Yes. I don't know what the government is waiting for. Does a German citizen have to be executed before they realize that they have to exert pressure and before they realize that what happened to my father can happen to any other citizen? Even outside Iran. How do they protect us from this danger that we can be kidnapped and abducted? After my father, there have been other attempts to silence activists with kidnapping or attacks, just recently it became known in the case of Masih Alinejad. Are we not allowed to rely on our governments to stand up for freedom, security and human rights? What more needs to happen?


What do you think is the reason for that?

I think it's a mixture of the political course they're taking with the regime, economic networks, business relationships and fear that keeps them from taking the side of those affected. I cannot otherwise explain that the West, with the EU, the U.S. and Canada, defines the Islamic Republic as a terrorist state and has allowed it to exist for 44 years, even though everyone knows and says what the Islamic Republic is doing. That cannot be the case. It is more plausible that the regime has been kept by the West all these years. We still see that their hand is being extended, if only in terms of the nuclear agreement that the West is holding on to - even though it is absolutely clear that the Islamic Republic wants to build the bomb. There is also still talk and weighing about the listing of the IRGC, even though it is perfectly clear that it is a terrorist organization. We are not blind and stupid after all. Of course oil, lobbying and economic relations play a role - and of course fear, because the regime is involved everywhere. Anything else would be absurd. This course is intentional. With one difference.


Which?

This injustice has been visible to the whole world for a good six months. So you can no longer hide behind your stance.


What do you expect?

The realization that what has been done so far has brought nothing. This political course has failed and I would like the West to change it and support the people of Iran. They will get rid of this regime one way or another, when is a question of time - but it will happen. And it is important that the West, in its solidarity, sides with those who really represent the Iranians. It has to finally understand what is happening in Iran right now: The people want these tyrants out of the way. And he will succeed in doing that. And the people will not forget who is on their side.

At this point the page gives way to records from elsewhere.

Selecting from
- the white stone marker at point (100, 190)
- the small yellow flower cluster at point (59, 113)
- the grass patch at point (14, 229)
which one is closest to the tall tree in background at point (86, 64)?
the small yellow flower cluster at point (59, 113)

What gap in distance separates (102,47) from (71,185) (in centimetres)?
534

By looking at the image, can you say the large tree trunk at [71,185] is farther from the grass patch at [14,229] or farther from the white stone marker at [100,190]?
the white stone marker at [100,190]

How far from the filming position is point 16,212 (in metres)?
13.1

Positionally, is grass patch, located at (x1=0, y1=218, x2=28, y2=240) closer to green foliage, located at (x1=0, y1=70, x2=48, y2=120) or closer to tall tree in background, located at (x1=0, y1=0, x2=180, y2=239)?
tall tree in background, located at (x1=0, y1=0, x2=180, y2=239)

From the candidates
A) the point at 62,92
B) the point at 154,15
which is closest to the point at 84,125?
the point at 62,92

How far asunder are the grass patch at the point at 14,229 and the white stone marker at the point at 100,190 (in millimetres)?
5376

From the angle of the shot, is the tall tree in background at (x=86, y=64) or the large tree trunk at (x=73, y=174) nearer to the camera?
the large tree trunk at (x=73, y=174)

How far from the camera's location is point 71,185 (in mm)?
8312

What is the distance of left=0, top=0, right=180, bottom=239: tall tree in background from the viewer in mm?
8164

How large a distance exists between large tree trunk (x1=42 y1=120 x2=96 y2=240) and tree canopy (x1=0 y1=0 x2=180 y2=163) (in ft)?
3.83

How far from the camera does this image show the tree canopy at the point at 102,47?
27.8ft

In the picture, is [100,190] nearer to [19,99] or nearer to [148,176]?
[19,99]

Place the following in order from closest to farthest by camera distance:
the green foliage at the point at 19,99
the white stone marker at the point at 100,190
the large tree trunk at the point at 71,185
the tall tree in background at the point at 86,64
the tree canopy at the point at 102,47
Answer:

There is no neutrality anymore.


Are you also afraid for yourself?

I am aware of the danger. I know that I should not travel and that I have to be careful because I am loud and my life is also in danger. But this danger is not new for me. I have known it for 16 years because we are just my father's family. At some point you get used to it. And when I see here in my security the people in Iran who are no longer afraid to stand in front of the regime and risk their lives for it, when you hear the new powerful slogans that they are no longer even afraid to die and no longer allow themselves to be intimidated, then I am all the more not afraid. Because the real courage, that is shown by the people there in the country.


In addition to Jamshid Sharmahd, there are at least two other Germans in Iranian custody. Nahid Taghavi from Cologne has been in prison for more than two years. A 66-year-old German tourist in Iran was arrested last year for allegedly taking photographs in restricted zones.